━━ GEZEIGTER TEXT

Viktorianische Zeilenreise – heute geht es nach Südafrika, zur Zeit der Kolonialisierung und Ausbeutung durch Europa, in unserem Falle geschildert aus der Sicht eines Vertreters des britischen Empire: Henry Rider Haggard. Vorab-Infos findet Ihr hier -> https://www.meineleselampe.de/meine-leselampe-vorschau-kw-22/.

In “König Salomos Schatzkammer” berichtet der Großwildjäger Allan Quartermain von seinen Abenteuern gemeinsam mit Sir Henry Curtis, Kapitän John Good und dem stolzen Zulu Umbopa. Mehr dazu morgen auf Meine Leselampe!!

“Aus der Dunkelheit sind wir gekommen, in die Dunkelheit kehren wir zurück. Wie ein Vogel, vom Sturmwind getrieben, fliegen wir aus dem “Nirgends”. Kurze Zeit schwingen wir unsere Flügel im Licht – und da! – kehren wir zurück in das “Nirgends”. Leben ist nichts. Leben ist alles.”

Seite 65 aus Henry Rider Haggard, “König Salomos Schatzkammer” (OT: “King Solomon’s Mines”, 1866), Roman, 257 Seiten, übersetzt von M. Strauß, Illustrationen von Edouard Riou, Books on Demand, Norderstedt, 1. Auflage 2015.

Diese Worte, die ich für die Viktorianische Zeilenreise ausgesucht habe, stammen von Umbopa.

━━━━
━━ DATEN ZUR DURCHSICHT

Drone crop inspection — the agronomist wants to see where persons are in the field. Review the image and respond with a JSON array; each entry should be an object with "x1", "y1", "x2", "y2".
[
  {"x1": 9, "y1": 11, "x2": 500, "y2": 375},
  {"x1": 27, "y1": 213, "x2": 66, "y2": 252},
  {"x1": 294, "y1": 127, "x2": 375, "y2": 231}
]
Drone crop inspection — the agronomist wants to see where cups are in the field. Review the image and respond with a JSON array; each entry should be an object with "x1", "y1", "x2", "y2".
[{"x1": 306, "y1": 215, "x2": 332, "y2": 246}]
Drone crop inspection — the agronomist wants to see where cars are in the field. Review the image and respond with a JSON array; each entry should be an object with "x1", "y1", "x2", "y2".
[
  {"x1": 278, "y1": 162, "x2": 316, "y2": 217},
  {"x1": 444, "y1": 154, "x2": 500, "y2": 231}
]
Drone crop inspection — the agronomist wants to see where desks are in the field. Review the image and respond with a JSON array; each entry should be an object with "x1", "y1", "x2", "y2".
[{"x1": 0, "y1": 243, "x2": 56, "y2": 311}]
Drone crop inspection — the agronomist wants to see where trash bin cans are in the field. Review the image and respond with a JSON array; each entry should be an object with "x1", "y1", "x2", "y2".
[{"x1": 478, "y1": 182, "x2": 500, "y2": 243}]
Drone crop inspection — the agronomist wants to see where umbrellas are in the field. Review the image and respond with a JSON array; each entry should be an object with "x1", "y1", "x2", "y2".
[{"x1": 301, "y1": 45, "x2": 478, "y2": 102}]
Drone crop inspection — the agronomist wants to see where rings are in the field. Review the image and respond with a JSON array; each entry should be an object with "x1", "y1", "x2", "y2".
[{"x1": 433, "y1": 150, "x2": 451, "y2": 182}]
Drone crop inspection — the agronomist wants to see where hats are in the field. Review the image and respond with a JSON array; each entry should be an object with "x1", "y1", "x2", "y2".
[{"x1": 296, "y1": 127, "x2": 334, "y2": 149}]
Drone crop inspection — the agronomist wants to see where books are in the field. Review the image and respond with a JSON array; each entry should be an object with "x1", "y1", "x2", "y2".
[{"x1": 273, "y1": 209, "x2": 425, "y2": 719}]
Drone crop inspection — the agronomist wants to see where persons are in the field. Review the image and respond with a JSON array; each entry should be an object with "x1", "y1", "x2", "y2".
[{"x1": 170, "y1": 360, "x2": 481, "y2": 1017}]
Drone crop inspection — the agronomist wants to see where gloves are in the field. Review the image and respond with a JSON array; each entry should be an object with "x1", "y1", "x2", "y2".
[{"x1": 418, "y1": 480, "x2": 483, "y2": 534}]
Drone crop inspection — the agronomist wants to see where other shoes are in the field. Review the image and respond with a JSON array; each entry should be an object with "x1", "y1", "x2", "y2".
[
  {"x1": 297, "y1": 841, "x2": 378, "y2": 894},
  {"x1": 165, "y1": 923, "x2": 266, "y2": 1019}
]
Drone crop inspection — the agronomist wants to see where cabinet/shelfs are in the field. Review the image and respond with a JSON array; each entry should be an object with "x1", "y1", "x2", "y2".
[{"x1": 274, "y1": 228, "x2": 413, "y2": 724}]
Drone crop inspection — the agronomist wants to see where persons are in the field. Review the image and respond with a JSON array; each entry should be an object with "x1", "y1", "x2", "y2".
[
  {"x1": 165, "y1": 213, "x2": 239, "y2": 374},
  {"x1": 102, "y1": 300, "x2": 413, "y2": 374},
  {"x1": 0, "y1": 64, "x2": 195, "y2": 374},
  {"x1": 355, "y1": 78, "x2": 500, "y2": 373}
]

━━━━

AUFGABE 1 :: Von wem stammen laut dem Beitrag über „König Salomos Schatzkammer“ die Worte, die für die Viktorianische Zeilenreise ausgesucht wurden?
AUFGABE 2 :: Führe den Beitrag über „König Salomos Schatzkammer“ im Anschluss an seinen letzten Satz weiter.
Die Zeilen sind eigenständiges Material und gehören nicht zum Beitrag über „König Salomos Schatzkammer“.

ANTWORT 1 :: Sie stammen von Umbopa.

ANTWORT 2 ::
Viktorianische Zeilenreise KW 19

Bemerkenswert: trotz der damaligen Überheblichkeit gegenüber den sogenannten “Wilden” lässt Henry Rider Haggard in seinem Abenteuerroman sie die weisen Worte sprechen. Das gleicht natürlich Haggards Billigung, ja sogar Gutheißen des britischen Imperialismus nicht aus…

Falls Ihr heute schon über die Geschichte der Kolonialisierung Afrikas und die Rolle des viktorianischen Autors Henry Rider Haggard lesen möchtet, das könnt Ihr z.B. hier -> https://www.encyclopedia.com/arts/culture-magazines/king-solomons-mines.

Soweit die Viktorianische Zeilenreise, jetzt wünsche ich Euch noch einen schönen Feiertag und sage: bis morgen auf Meine Leselampe. Wir lesen uns!!!